▶ [SELECTED TEXT]:

● ● ● ●

Helps Patient Compliance
Is it easy to underestimate the importance to a resident of having a familiar and friendly face in their care home. Studies have shown that patients are far more likely to relax and trust their nurse or carer when they are friendly and warm – even if they have never met before. And this is very understandable: we humans have an instinct to like or prefer positive people wo are nice to us, and it is clear that this trait arrives early in life and does not leave us until very late in life.
As well as this, positive people working in friendly care homes in Somerset: nurses, carers, even cleaners, who are friendly and smiling are more likely to be recognised more readily and for longer than those who are surly or even have neutral expressions. This can be a useful tool to help patients with dementia: forgetting who people are can be very distressing for them.

Expand into SMILE
This theory has actually been expanded into a SMILE tool to help patients with Dementia and Alzheimer’s:
Stages of Life: accept that this is a time of life when the elderly person is more dependent and frail. Accepting that a previously strong parent or grandparent is beginning to fail can be hard, but learning to accept it with grace and good humour is so useful for the patient in question.
Moments: saving good moments to look back on and reflect upon with smiling carers or relatives is a wonderful way to gently exercise that failing memory.
Interconnect: rather than having nurses pigeonholed here, family over there, and old friends in yet a third place, it is best to draw all the contacts together for special occasions and celebrations. Memory is a network and thrives on making positive connections: the happier and more connected your elderly relative is, the better they will do.
Laugh Out Loud: enjoying good company with plenty of banter and chat enlivens older people, giving them a new lease on life (sometimes literally). We are social animals and even the most introverted of us needs a measure of human contact to feel fulfilled and content.
Experiment: try new things with your elderly relative to see what activities or places they respond to the best. Finding the things that make them smile or laugh, or that returns them to their old self is a wonderful feeling for both of you, sure to raise a smile and you spirits too!

● ● ● ●

▶ [REQUIREMENT 1]:
In the care home text, why is it best to bring nurses, family and old friends together for special occasions instead of keeping them apart? Answer in one to three sentences.
▶ [REQUIREMENT 2]:
In the care home text, what does the "L" in the SMILE tool stand for?
▶ [REQUIREMENT 3]:
Decide whether each statement agrees with the care home text. Answer yes or no for each, and quote the words from the text that settle it.
(a) The SMILE tool was made to help patients with dementia and Alzheimer's.
(b) Staff with neutral expressions are recognized as readily as smiling staff.
(c) The Experiment step advises keeping the elderly relative to familiar activities only.

(Collected data entries)
● ● ● ●

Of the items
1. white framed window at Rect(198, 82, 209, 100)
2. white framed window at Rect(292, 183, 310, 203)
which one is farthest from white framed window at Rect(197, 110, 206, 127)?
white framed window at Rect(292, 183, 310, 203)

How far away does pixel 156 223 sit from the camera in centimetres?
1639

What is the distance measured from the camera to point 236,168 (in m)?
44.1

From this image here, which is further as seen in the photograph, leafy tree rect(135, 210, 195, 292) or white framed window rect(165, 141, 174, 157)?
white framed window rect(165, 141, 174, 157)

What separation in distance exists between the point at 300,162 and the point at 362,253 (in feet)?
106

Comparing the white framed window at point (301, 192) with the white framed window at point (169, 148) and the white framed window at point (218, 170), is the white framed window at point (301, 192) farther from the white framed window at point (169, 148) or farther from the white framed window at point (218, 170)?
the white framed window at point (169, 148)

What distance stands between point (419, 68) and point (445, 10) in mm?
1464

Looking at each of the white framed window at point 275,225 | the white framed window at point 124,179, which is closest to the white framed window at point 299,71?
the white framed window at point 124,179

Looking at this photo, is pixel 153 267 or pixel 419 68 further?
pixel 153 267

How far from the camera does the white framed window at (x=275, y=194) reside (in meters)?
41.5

● ● ● ●

▶ [PROBLEM SOLUTION 1]:
Memory is a network that thrives on making positive connections. The happier and more connected the elderly relative is, the better they will do.

▶ [PROBLEM SOLUTION 2]:
Laugh Out Loud.

▶ [PROBLEM SOLUTION 3]:
(a) Yes: "This theory has actually been expanded into a SMILE tool to help patients with Dementia and Alzheimer’s"
(b) No: "are more likely to be recognised more readily and for longer than those who are surly or even have neutral expressions"
(c) No: "try new things with your elderly relative to see what activities or places they respond to the best"